** Opening PASSAGE FOR REVIEW block **

While eating healthy and enjoying sweets seldom go hand-in-hand, choosing the right combination of nutritious ingredients can allow for guilt-free indulgences.
Conventional wisdom dictates that it's best to avoid carbs, eat an early dinner and never eat immediately before bed. However, "Always Eat After 7 PM," written by Joel Marion, CISSN, NSCA-CPT, five-time best-selling e-book author and co-founder of the e-commerce supplement company BioTrust Nutrition, debunks popular diet myths and offers an easy-to-follow diet that accelerates fat-burning and allows people to indulge in their cravings. With straightforward food lists, easy-to-follow meal plans and recipes for each phase, it can be a simpler, more enjoyable way to lose weight without feeling restricted. Taken directly from the book, these recipes for No Bake Salted Caramel Bars and Cherry Garcia Ice Cream can satisfy that sweet tooth.
Learn more about the diet and book at Marion's website.
No Bake Salted Caramel Bars
Recipe courtesy of “Always Eat After 7 PM”
Prep time: 30 minutes
Cook time: 40 minutes
Servings: 30
Cookie Layer:
- 2 1/2 cups raw pecans
- 8 pitted dates, soaked in hot water 10 minutes then drained
- 2 tablespoons blanched almond flour
- 1 teaspoon coconut flour
- 1/4 teaspoon sea salt
- 1/4 cup natural sweetener
- 3 tablespoons coconut oil, melted
Caramel Layer:
- 1/2 cup coconut palm sugar
- 1/2 cup natural sweetener
- 2 tablespoons full-fat coconut milk
- 2 tablespoons coconut oil
- 1 pinch sea salt
- 1 tablespoon vanilla extract
- 1/2 teaspoon baking soda
Chocolate Layer:
- 2 cups stevia-sweetened chocolate chips
- 2 tablespoons coconut oil
- coconut oil
- 1/3 cup roasted macadamia nuts, chopped
- coarse sea salt
1. To make cookie layer: Place large skillet over medium heat. Spread pecans over skillet and toast, stirring often, 8-10 minutes until golden. Remove from heat.

** Closing PASSAGE FOR REVIEW block **
** Opening DATA SHOWN block **

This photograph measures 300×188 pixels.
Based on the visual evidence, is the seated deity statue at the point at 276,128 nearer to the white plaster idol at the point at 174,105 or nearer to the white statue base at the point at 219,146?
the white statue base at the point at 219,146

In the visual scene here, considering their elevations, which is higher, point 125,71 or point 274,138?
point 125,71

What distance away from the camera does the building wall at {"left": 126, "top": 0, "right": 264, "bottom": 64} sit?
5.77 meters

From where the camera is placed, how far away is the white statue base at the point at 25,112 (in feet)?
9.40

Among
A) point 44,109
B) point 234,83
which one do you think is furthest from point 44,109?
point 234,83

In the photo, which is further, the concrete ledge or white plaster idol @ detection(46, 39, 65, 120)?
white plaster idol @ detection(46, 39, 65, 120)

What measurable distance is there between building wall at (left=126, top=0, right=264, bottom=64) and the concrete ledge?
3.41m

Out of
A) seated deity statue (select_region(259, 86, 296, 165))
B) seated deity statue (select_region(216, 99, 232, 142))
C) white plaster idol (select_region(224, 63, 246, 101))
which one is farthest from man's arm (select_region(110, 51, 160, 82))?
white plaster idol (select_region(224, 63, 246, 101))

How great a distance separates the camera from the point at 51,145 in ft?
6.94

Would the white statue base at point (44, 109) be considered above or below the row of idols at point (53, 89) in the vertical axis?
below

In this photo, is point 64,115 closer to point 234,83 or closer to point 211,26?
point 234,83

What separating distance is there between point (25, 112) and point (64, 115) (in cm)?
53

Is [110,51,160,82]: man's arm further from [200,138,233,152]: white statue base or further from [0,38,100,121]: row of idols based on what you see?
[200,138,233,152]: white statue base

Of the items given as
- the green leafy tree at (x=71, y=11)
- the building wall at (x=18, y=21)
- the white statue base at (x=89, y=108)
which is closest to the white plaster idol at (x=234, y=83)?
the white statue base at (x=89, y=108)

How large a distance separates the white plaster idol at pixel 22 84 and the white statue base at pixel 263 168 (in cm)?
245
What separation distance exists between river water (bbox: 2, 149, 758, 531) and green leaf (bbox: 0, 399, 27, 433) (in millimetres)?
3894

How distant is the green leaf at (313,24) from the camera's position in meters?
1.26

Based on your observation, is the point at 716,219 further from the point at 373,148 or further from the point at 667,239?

** Closing DATA SHOWN block **

● ACTIVITY 1:
Answer these from the dessert recipe page:
(a) Who wrote "Always Eat After 7 PM"?
(b) How many servings do the No Bake Salted Caramel Bars make?
(c) For how long are the pecans toasted in the skillet?
● ACTIVITY 2: Please reproduce the dessert recipe page from "Conventional wisdom dictates" to "that sweet tooth.".
The records have no connection to the dessert recipe page.

● EXERCISE SOLUTION 1:
(a) Joel Marion
(b) 30
(c) 8-10 minutes, until golden

● EXERCISE SOLUTION 2:
Conventional wisdom dictates that it's best to avoid carbs, eat an early dinner and never eat immediately before bed. However, "Always Eat After 7 PM," written by Joel Marion, CISSN, NSCA-CPT, five-time best-selling e-book author and co-founder of the e-commerce supplement company BioTrust Nutrition, debunks popular diet myths and offers an easy-to-follow diet that accelerates fat-burning and allows people to indulge in their cravings. With straightforward food lists, easy-to-follow meal plans and recipes for each phase, it can be a simpler, more enjoyable way to lose weight without feeling restricted. Taken directly from the book, these recipes for No Bake Salted Caramel Bars and Cherry Garcia Ice Cream can satisfy that sweet tooth.